Xiaohongshu Hi Lab has recently released and open-sourced its first self-developed multimodal large model dots.vlm1. This model is based on the 1.2 billion parameter NaViT visual encoder and the DeepSeek V3 large language model, and was fully trained from scratch. Its outstanding performance in multimodal visual understanding and reasoning is now close to the leading closed-source models, such as Gemini2.5Pro and Seed-VL1.5, marking a new height in the performance of open-source multimodal models.

Xiaohongshu

Innovation in Self-Development, Leading Performance

The core highlight of dots.vlm1 lies in its native self-developed NaViT visual encoder. Unlike traditional methods that fine-tune mature models, NaViT is trained from scratch and supports dynamic resolution, better adapting to diverse real-world image scenarios. The model also enhances its generalization ability by combining pure visual and text-visual dual supervision, especially excelling in handling non-traditional structured images such as tables, charts, formulas, and documents.

In terms of data, the Hi Lab team has built a large and well-cleaned training dataset. They improved the quality of image-text alignment by rewriting web data themselves and using their self-developed dots.ocr tool to process PDF documents, laying a solid foundation for the model's cross-modal understanding capabilities.

Evaluation Performance, Comparable to Top Closed-Source Models

On mainstream international multimodal evaluation sets, dots.vlm1's overall performance is impressive. It has reached levels comparable to Gemini2.5Pro and Seed-VL1.5 in several benchmarks such as MMMU, MathVision, and OCR Reasoning. In complex chart reasoning, STEM mathematical reasoning, and long-tail specific scenario recognition, dots.vlm1 demonstrates excellent logical reasoning and analytical capabilities, fully capable of handling high-difficulty tasks like Olympiad math.

QQ20250807-142938.png

Although it still lags behind SOTA closed-source models in extremely complex text reasoning tasks, its general mathematical reasoning and coding capabilities are already on par with mainstream large language models.
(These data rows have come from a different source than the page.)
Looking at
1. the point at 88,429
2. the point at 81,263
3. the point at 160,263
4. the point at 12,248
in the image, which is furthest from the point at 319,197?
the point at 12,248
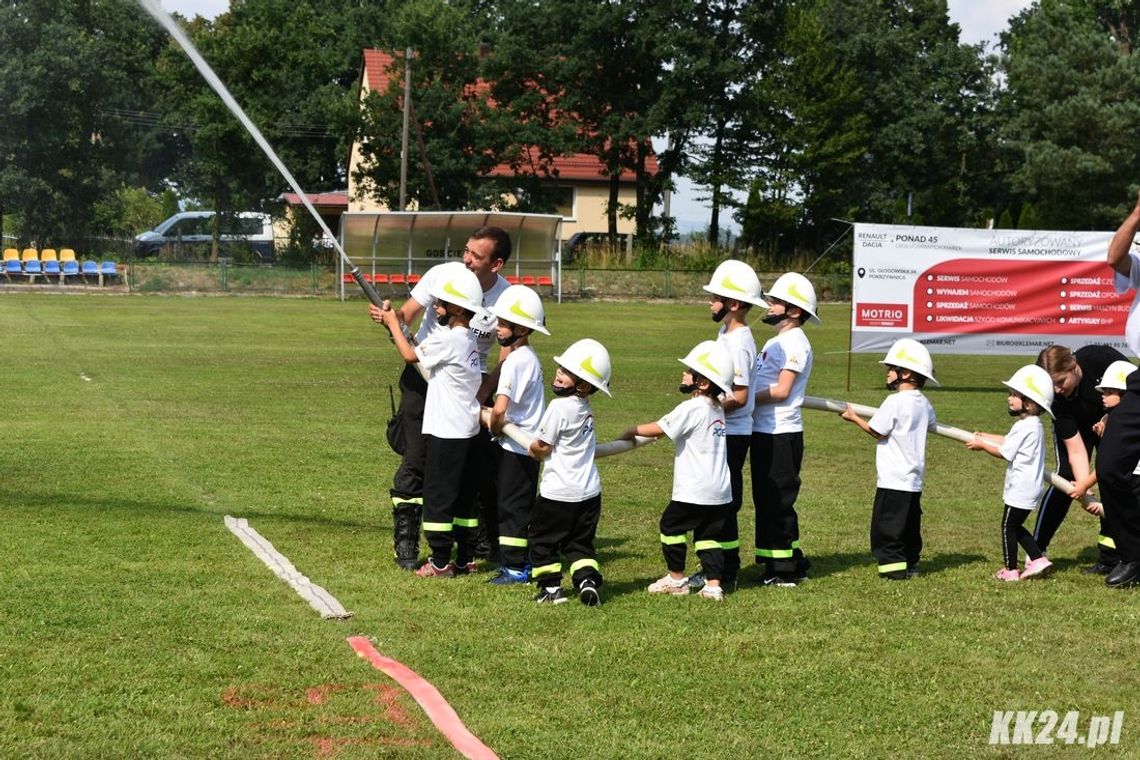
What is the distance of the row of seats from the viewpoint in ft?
163

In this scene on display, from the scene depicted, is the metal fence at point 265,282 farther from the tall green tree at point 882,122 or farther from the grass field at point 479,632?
the grass field at point 479,632

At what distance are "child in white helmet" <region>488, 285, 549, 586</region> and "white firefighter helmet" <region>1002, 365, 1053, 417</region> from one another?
310 cm

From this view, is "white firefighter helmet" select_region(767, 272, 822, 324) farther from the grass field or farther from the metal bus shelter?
the metal bus shelter

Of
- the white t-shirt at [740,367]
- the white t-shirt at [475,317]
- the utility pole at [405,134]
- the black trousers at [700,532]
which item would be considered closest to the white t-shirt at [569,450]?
the black trousers at [700,532]

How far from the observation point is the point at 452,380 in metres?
8.74

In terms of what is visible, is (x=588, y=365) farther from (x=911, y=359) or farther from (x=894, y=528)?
(x=894, y=528)

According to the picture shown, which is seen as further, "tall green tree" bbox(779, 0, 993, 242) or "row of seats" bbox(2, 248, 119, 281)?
"tall green tree" bbox(779, 0, 993, 242)

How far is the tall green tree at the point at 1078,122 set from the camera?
52.5 meters

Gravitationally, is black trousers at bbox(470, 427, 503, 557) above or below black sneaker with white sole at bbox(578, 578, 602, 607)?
above

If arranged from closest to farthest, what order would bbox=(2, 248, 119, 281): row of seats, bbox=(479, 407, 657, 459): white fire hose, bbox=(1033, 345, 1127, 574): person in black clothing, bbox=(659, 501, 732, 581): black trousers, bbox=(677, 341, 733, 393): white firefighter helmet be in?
bbox=(677, 341, 733, 393): white firefighter helmet → bbox=(479, 407, 657, 459): white fire hose → bbox=(659, 501, 732, 581): black trousers → bbox=(1033, 345, 1127, 574): person in black clothing → bbox=(2, 248, 119, 281): row of seats

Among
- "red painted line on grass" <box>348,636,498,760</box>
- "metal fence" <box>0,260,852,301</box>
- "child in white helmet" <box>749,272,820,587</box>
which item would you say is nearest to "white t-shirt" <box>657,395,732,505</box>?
"child in white helmet" <box>749,272,820,587</box>

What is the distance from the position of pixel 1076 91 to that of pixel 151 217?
172 ft

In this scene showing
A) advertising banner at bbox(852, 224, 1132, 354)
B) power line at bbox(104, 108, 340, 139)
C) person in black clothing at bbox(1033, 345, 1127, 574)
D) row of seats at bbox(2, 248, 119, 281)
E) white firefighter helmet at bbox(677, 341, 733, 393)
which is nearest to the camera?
white firefighter helmet at bbox(677, 341, 733, 393)

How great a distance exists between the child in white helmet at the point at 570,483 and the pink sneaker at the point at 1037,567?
2995 millimetres
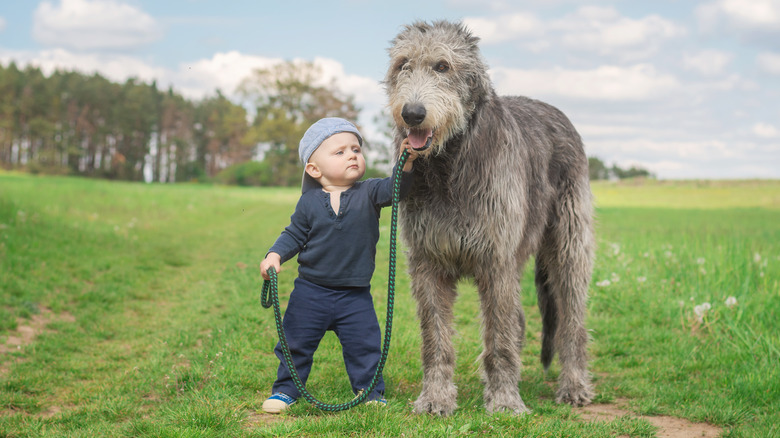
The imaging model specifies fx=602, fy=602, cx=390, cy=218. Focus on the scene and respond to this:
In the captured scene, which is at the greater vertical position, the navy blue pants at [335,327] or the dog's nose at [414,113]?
the dog's nose at [414,113]

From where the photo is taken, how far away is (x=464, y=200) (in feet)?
12.8

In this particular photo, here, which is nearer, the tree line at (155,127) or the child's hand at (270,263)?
the child's hand at (270,263)

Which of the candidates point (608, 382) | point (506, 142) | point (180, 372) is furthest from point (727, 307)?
point (180, 372)

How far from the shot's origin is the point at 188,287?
9.42 metres

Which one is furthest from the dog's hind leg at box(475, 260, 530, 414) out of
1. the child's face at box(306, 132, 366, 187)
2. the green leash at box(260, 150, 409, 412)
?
the child's face at box(306, 132, 366, 187)

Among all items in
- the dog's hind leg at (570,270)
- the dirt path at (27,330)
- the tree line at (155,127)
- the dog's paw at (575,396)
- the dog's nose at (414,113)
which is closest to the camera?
the dog's nose at (414,113)

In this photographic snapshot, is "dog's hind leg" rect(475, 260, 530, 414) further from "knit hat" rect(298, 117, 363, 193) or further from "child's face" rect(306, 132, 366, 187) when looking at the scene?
"knit hat" rect(298, 117, 363, 193)

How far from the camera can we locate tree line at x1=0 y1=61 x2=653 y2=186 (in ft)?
176

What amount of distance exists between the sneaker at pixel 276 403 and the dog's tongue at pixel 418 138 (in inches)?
77.3

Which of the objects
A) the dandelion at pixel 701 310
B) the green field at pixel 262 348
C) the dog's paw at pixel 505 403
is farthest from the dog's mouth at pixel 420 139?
the dandelion at pixel 701 310

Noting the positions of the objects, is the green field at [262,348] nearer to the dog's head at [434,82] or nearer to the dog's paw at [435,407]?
the dog's paw at [435,407]

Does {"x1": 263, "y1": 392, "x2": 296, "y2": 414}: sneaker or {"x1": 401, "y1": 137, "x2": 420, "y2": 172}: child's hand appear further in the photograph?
{"x1": 263, "y1": 392, "x2": 296, "y2": 414}: sneaker

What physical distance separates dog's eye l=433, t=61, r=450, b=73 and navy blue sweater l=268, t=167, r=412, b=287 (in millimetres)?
811

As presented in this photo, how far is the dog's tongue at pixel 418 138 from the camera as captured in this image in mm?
3510
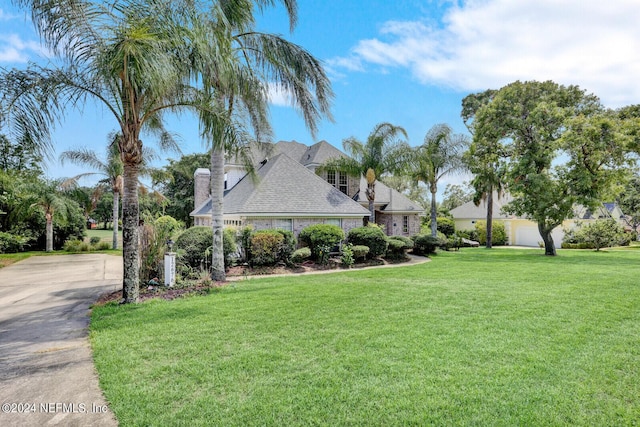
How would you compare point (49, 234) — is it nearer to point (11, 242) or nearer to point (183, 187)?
point (11, 242)

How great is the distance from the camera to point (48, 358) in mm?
5133

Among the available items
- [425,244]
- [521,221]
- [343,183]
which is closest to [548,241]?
[425,244]

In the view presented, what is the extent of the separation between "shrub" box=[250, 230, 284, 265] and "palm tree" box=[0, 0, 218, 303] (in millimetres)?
6008

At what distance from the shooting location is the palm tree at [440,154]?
23.6 m

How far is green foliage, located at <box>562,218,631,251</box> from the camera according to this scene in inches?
1023

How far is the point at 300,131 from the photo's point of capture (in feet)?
39.3

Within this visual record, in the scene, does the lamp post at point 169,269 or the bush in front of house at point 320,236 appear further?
the bush in front of house at point 320,236

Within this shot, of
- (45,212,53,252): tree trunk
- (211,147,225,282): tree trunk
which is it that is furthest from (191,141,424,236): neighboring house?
(45,212,53,252): tree trunk

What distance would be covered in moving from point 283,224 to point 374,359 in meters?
12.4

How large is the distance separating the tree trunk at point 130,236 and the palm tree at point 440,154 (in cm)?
1862

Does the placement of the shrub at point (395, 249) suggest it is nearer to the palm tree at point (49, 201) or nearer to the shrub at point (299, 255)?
the shrub at point (299, 255)

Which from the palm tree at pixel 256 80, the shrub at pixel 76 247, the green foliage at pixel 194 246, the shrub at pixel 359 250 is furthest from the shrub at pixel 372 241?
the shrub at pixel 76 247

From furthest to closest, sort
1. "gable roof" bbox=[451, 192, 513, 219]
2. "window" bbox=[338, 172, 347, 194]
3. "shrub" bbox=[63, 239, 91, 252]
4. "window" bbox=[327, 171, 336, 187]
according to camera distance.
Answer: "gable roof" bbox=[451, 192, 513, 219] < "window" bbox=[338, 172, 347, 194] < "window" bbox=[327, 171, 336, 187] < "shrub" bbox=[63, 239, 91, 252]

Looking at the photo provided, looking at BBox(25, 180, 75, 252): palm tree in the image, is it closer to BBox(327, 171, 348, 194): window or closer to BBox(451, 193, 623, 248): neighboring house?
BBox(327, 171, 348, 194): window
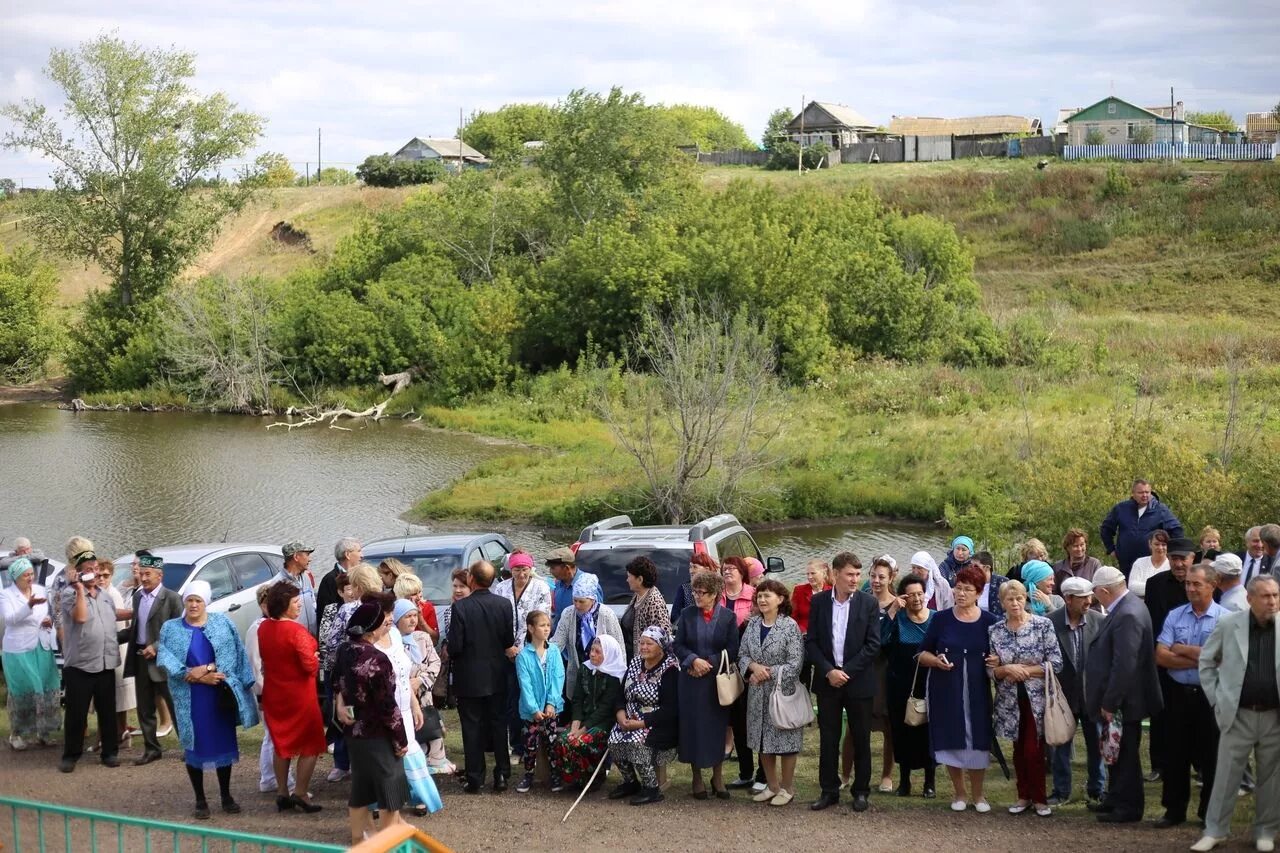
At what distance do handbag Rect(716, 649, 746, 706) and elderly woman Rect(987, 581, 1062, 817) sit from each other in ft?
5.72

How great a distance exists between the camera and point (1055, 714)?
8.70 meters

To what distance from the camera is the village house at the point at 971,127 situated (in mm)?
97588

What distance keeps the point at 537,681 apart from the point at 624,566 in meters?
2.92

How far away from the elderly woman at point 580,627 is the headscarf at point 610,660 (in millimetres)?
156

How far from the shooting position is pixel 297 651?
8.65m

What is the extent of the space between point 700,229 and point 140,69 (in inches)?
950

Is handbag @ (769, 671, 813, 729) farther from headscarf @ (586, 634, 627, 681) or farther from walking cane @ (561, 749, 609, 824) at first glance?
walking cane @ (561, 749, 609, 824)

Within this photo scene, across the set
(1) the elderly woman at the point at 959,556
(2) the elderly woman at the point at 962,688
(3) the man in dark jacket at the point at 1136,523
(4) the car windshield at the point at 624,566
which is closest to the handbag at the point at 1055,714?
(2) the elderly woman at the point at 962,688

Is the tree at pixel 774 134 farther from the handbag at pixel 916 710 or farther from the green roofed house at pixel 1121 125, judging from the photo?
the handbag at pixel 916 710

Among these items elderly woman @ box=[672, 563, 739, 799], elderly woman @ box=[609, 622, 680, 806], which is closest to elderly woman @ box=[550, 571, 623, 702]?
elderly woman @ box=[609, 622, 680, 806]

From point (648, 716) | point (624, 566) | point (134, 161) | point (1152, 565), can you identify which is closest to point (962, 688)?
point (648, 716)

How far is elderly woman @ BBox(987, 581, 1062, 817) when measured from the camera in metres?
Result: 8.75

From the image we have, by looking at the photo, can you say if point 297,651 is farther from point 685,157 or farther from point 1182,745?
point 685,157

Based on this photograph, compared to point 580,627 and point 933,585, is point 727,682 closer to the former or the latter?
point 580,627
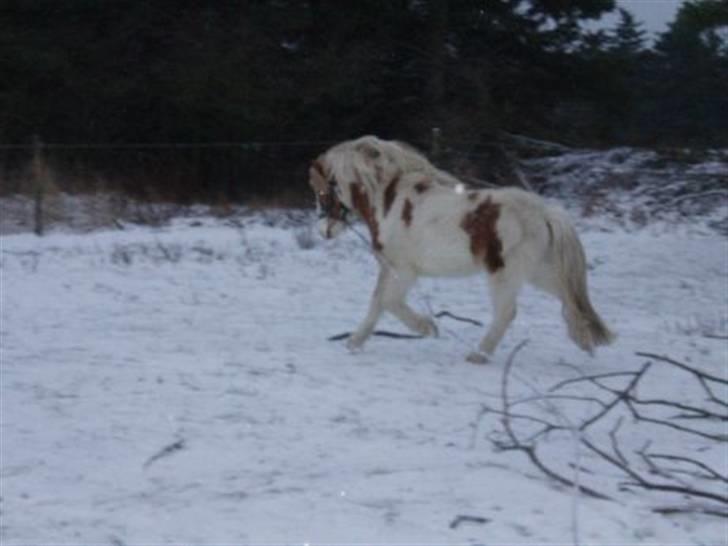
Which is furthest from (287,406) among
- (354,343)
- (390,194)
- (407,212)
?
(390,194)

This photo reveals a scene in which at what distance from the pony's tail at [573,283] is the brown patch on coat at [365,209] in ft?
3.72

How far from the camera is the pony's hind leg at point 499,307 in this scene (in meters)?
7.50

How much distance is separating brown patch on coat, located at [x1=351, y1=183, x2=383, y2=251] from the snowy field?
2.34ft

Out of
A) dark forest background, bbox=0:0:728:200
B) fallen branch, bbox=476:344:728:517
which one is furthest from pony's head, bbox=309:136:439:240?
dark forest background, bbox=0:0:728:200

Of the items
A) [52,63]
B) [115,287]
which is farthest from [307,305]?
[52,63]

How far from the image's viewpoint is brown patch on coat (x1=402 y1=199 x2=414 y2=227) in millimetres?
7688

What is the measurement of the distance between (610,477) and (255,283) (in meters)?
5.82

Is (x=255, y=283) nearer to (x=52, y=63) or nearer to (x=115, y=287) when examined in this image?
(x=115, y=287)

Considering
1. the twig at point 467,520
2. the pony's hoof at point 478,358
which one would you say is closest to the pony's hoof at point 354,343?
the pony's hoof at point 478,358

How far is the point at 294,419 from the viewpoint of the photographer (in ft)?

The Hi Lab team stated that they will continue to optimize the model. They plan to expand the scale of cross-modal data and introduce advanced algorithms such as reinforcement learning to further improve the model's reasoning generalization capability. By open-sourcing dots.vlm1, Xiaohongshu is committed to bringing new momentum to the multimodal large model ecosystem and promoting industry development.